In October 2012 Suzuki told students at the John Abbott College in Quebec that society suffers from an unsustainable fixation with money. “Money isn’t what matters,” he trumpeted to spellbound students. Many would wonder at his fee for $30,000 that was paid prior to engagement—saving the world is expensive.

During global warming apex, Suzuki aimed his campaign at children. “Climate change has forced Santa to pack up his sleigh and find a new home,” he told shocked and distraught children on frequent television plugs claiming to be reporting live from the North Pole, “where Santa will live?” Donations for “Santa” were directed to the David Suzuki Foundation where lots of books could be purchased. In fact, the foundation offers eight innovative ways in which donors can provide—via your will is one of them.

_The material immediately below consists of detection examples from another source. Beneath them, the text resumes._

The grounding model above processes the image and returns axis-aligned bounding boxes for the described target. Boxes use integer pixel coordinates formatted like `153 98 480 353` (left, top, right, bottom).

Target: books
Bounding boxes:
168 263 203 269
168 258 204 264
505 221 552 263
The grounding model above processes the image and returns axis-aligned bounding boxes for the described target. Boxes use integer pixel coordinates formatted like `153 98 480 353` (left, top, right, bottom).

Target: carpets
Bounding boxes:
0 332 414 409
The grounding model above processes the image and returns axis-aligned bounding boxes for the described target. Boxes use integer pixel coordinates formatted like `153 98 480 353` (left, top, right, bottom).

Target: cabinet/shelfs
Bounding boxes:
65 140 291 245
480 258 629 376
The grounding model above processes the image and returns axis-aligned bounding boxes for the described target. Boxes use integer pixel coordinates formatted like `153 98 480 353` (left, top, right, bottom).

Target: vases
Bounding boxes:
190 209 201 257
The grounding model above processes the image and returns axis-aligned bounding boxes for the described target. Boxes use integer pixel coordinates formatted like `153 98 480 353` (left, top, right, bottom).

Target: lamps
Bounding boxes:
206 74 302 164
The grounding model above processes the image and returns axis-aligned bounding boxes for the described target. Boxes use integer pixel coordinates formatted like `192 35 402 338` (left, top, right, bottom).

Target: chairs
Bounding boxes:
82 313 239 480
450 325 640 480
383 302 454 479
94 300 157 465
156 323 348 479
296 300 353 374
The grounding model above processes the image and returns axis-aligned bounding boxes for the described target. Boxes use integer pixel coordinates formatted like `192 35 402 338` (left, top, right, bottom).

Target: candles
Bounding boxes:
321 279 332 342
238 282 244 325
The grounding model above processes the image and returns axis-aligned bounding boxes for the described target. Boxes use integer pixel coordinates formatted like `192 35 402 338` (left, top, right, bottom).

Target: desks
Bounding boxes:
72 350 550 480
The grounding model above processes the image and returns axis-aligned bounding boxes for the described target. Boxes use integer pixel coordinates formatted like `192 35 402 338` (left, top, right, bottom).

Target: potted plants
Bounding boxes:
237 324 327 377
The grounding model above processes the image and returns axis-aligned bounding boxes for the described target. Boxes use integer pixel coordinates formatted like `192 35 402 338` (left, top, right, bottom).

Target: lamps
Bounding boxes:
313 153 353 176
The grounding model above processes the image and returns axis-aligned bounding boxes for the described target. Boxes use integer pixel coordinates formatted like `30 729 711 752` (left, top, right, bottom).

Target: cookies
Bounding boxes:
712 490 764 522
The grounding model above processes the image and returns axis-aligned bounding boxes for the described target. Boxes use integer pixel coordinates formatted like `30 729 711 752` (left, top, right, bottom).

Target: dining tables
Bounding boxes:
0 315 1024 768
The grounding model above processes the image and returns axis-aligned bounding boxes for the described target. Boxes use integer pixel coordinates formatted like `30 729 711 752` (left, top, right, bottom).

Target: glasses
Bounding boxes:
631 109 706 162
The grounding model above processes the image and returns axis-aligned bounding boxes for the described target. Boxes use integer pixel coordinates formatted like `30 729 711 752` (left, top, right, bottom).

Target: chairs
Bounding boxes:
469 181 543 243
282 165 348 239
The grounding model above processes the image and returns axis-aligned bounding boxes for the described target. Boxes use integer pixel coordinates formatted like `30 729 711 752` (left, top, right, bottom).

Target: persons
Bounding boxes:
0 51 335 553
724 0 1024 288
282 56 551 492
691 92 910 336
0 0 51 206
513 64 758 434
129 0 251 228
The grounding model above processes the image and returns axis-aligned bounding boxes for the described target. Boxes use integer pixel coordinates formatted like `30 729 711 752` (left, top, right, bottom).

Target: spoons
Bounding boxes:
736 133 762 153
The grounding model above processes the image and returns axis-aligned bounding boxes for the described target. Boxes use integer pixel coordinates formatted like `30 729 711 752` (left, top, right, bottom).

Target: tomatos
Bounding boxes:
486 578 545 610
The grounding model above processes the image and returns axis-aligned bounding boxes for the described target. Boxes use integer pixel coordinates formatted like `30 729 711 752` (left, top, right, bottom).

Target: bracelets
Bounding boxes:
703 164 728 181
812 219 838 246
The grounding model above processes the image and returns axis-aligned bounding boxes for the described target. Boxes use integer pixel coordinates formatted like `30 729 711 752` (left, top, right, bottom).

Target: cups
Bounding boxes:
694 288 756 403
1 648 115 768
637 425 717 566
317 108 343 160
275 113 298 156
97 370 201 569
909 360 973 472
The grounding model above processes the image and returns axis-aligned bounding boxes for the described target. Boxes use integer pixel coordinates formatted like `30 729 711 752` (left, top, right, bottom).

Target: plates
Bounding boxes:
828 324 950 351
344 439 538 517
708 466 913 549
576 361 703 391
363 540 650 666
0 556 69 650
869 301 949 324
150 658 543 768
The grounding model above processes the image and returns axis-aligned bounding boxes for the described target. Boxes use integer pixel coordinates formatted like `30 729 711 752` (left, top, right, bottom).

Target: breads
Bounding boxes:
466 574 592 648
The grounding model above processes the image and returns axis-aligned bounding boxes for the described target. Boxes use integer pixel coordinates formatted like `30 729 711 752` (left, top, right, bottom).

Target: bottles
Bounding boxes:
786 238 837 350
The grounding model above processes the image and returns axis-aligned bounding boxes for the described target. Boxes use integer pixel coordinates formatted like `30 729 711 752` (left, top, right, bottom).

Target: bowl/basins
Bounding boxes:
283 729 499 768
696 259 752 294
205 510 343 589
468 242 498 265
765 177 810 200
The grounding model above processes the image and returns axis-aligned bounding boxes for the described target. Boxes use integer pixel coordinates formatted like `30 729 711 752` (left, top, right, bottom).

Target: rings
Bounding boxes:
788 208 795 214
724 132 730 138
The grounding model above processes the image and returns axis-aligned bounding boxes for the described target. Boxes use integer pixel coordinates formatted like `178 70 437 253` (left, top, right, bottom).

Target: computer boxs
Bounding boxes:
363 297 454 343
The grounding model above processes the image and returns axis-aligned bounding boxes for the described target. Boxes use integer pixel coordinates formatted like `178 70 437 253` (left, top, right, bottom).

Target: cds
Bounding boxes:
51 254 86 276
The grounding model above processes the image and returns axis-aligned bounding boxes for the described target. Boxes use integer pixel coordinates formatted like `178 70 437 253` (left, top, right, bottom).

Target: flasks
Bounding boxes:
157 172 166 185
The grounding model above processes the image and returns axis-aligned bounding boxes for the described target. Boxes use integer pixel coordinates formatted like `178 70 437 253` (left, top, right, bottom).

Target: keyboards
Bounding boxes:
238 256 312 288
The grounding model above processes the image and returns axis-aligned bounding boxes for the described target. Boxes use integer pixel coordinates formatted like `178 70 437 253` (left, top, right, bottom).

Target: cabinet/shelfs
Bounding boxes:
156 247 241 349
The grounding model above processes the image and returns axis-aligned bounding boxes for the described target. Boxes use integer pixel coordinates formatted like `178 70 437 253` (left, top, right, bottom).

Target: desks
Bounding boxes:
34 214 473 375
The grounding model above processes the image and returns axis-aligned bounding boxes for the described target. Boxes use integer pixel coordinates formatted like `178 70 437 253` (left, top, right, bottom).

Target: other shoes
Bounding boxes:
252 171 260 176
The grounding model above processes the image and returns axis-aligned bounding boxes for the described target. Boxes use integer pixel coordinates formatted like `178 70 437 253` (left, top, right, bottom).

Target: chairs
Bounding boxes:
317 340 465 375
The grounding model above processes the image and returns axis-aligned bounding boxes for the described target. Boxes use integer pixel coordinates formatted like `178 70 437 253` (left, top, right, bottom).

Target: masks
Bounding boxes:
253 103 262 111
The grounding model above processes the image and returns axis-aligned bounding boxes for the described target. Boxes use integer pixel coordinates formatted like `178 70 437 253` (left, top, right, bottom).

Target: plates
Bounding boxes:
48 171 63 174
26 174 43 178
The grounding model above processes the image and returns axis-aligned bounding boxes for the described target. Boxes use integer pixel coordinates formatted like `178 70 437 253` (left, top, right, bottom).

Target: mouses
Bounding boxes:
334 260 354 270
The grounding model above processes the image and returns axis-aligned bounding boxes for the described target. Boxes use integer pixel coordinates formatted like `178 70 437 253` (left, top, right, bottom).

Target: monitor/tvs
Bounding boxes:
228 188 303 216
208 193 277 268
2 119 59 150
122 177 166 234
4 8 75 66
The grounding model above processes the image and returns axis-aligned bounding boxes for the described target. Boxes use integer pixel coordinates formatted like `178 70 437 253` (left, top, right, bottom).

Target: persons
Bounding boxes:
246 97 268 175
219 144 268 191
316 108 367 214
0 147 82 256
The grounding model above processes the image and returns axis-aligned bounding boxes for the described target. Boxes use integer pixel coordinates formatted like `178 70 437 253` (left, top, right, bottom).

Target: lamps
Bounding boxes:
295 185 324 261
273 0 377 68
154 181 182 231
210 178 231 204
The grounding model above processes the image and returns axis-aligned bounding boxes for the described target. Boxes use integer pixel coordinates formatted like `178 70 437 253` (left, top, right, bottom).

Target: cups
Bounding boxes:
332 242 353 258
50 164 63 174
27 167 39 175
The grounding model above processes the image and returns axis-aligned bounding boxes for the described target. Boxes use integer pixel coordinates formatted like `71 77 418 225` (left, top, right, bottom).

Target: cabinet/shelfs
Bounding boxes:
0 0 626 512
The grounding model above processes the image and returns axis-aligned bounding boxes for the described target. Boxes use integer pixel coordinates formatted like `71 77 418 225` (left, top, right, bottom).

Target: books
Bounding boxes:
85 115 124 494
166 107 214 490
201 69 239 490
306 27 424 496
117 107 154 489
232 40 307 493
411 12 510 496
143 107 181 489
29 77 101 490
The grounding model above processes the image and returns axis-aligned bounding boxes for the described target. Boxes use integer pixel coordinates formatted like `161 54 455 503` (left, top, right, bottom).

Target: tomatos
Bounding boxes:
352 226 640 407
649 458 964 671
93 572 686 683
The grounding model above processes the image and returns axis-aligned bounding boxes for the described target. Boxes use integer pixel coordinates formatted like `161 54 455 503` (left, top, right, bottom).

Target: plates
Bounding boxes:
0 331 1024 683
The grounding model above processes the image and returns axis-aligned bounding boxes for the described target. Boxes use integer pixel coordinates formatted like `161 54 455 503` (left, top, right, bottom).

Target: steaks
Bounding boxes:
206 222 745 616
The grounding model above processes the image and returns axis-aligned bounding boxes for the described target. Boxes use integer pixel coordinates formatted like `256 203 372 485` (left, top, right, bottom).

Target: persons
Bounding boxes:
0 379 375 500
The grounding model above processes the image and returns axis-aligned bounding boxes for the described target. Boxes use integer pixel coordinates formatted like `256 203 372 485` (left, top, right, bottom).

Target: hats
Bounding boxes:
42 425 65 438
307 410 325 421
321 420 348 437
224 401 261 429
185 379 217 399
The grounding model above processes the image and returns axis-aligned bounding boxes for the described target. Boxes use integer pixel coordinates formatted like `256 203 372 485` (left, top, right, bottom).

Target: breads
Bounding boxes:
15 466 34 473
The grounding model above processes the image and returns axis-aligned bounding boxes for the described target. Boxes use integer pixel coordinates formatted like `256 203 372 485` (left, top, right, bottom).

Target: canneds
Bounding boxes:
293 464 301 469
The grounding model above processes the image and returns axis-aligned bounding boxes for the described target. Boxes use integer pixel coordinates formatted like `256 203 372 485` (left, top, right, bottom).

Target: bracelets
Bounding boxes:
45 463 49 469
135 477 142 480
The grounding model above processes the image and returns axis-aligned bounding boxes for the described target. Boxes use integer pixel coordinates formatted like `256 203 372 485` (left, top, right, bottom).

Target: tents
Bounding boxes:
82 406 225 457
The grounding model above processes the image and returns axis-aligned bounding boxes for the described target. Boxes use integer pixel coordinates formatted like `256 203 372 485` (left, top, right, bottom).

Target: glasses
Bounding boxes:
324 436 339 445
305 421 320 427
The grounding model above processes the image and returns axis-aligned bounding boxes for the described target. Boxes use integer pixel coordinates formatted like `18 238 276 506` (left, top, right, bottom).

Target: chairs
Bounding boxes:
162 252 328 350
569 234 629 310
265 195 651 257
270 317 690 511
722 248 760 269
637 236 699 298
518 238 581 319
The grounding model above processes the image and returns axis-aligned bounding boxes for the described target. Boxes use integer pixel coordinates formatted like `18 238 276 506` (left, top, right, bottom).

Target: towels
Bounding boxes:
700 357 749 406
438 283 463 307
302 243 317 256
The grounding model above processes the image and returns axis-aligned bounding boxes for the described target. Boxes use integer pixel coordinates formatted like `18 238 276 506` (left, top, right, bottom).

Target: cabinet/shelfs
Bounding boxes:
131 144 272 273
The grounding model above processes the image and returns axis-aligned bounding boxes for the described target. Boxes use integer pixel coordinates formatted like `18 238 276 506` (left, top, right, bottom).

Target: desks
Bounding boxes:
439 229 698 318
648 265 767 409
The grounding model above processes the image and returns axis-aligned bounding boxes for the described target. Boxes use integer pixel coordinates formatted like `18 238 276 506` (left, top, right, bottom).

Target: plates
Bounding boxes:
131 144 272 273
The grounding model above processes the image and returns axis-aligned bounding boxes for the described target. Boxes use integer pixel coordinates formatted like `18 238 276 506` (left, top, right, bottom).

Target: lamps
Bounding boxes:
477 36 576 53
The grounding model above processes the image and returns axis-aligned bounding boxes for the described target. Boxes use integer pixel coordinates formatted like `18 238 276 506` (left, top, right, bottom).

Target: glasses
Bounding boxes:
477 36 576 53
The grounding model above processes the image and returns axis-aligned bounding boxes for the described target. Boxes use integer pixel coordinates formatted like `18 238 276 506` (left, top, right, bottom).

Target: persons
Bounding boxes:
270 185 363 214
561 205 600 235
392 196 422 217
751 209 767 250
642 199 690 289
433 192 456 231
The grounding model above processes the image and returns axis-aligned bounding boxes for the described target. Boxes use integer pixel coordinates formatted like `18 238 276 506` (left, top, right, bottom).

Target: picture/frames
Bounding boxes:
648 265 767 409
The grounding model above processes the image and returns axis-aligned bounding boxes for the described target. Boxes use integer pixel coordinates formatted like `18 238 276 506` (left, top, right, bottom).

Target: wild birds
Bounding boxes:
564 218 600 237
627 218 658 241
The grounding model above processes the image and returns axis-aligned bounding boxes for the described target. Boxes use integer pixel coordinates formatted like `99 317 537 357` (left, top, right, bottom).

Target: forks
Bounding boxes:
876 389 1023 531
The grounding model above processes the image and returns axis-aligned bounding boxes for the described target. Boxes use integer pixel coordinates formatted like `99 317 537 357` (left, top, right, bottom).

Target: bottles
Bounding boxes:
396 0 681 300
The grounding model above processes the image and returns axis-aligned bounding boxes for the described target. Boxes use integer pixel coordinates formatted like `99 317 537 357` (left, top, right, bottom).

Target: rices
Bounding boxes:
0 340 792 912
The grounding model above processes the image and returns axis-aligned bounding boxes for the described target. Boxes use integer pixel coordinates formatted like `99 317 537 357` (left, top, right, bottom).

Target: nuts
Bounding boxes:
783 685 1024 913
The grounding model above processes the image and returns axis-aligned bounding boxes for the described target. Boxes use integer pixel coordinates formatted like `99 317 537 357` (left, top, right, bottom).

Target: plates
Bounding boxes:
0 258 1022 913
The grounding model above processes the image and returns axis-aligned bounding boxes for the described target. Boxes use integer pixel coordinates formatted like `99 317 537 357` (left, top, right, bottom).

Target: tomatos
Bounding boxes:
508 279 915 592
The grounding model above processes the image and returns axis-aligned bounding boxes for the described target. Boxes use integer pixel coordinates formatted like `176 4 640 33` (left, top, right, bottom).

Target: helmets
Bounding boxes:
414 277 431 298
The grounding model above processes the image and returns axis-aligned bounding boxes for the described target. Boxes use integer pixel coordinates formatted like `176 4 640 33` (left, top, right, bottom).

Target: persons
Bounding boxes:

Canadian Alex G. Tsakumis wrote, “…It’s the kind of pathetic rubbish that could only come from David Suzuki, a fruit fly biologist by trade, and the reigning doctor of hypocrisy. Like Gore, he has turned the study of climate into a political tool to enrich himself and his foundation. Even his CBC shows, The Nature of Things, were often full of erroneous information.”

Anyway, brace yourselves for yet another round of climate terrorism and skepticism as two mortal enemies do battle. One for control and spending money, the other for truth and saving money.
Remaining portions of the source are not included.